Activities —
[1] Using the post on daily scheduling, decide whether each statement below agrees with it: (a) the author takes a power nap from 2:30 to 3:00 pm on weekdays; (b) early morning calls with U.S. teammates occur several times a week; (c) the author keeps a fixed schedule on weekends. Answer each with yes or no and quote the deciding words.
[2] According to the post on daily scheduling, until what hour does the author keep the usual routine on days spent co-working with a teammate or friends?

Excerpt —
How I schedule my day to maximize my productivity and happiness

I’m lucky to be working remotely with Buffer, which gives me the freedom and flexibility to plan however I want my day to be like. Over the past year, I have been trying a daily routine that I feel maximizes my productivity and happiness.

In this post, I would love to share my daily routine and the principles behind it with you. It may or may not work for you but I hope you’ll find something insightful that you can apply to your daily life.

My daily routine

My weekday schedule is generally the same throughout the week. This is how it looks like:


  • 5:30 am: Wake up (no snooze)
  • 5:30 – 6:30 am: Breakfast and read
  • 6:30 – 8:00 am: Exercise
  • 8:00 – 9:00 am: Second breakfast and read


  • 9:00 – 12:00 pm: Focused work (usually replying to important messages and then writing)
  • 12:00 – 1:00 pm: Lunch and read
  • 1:00 – 2:30 pm: Low cognitive load work (such as update blog stats spreadsheet, republishing blog posts onto Medium, etc.)
  • 2:30 – 3:00 pm: Power nap
  • 3:00 – 6:00 pm: Focused work


  • 6:00 – 9:00 pm: Dinner and stuff (spend time with family, meet friends, learn something new, etc.)
  • 9:00 – 9:30 pm: Read
  • 9:30 pm: Bedtime

On weekends, I do not have a fixed schedule apart from going for an early morning bike ride with a few friends. I’ll then spend the rest of the day with my fiancée and family.


My weekdays don’t look exactly like this all the time but they are pretty close. Here are a few major exceptions:

On some days, I have early morning video calls with my teammates in the U.S. This doesn’t happen often, maybe around once or twice a month. I like to schedule such calls before my daily exercise and start my morning work session later. This way, I’ll still have a good two-hour block for my workout and breakfast.

Sometimes, I have video calls in the afternoon or evening with my teammates in Australia, the U.K., or Europe. I try to schedule them such that I’ll have time blocks of one to two hours to do focused work.

Another exception is when I co-work with my awesome teammate, Stephanie Lee, or with friends, such as Ali Mese. On such days, I’ll keep the first half of my day until 11 am the same. I’ll then commute out to have lunch and co-work with them.


My daily routine is built on top of several principles to help me create days when I would feel the most productive and happy (though it doesn’t happen all the time).

First, I prefer to stick to a routine to reduce the mental effort for figuring what to do. Here’s a small but, I think, meaningful example: I always go to bed around 9:30 pm and wake up at 5:30 am (except for very rare occasions). With fixed bedtime and waking up time, I don’t have to decide what time to go to bed, how many hours I want to sleep, and what time to wake up the next day. 9:30 pm, 8 hours, and 5:30 am. That’s it. Some people might find having such routine boring. To me, having a routine that I like takes away much anxiety and keeps me calm.

Source material —
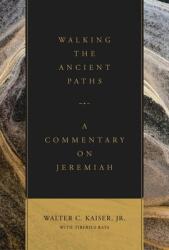 Walking the Ancient Paths: A Commentary on Jeremiah (ISBN: 9781683592679)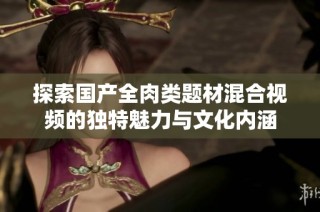 探索国产全肉类题材混合视频的独特魅力与文化内涵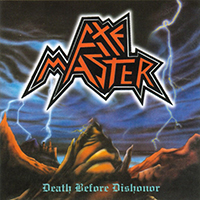 Axemaster - Death Before Dishonor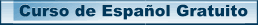 Curso de espa�ol gratis
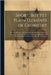 Short, But Yet Plain Elements of Geometry: Shewing How by a Brief and Easie Method, Most of What Is Necessary and Useful in Euclid, Archimedes, Apollo by Anonymous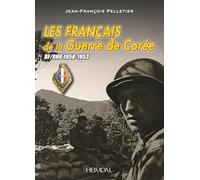 Les Français de la Guerre de Corée _ BF/ONU 1950-1953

Results for each task —
[1]
(a) Yes: "2:30 – 3:00 pm: Power nap"
(b) No: "This doesn’t happen often, maybe around once or twice a month."
(c) No: "On weekends, I do not have a fixed schedule apart from going for an early morning bike ride with a few friends."

[2] Until 11 am.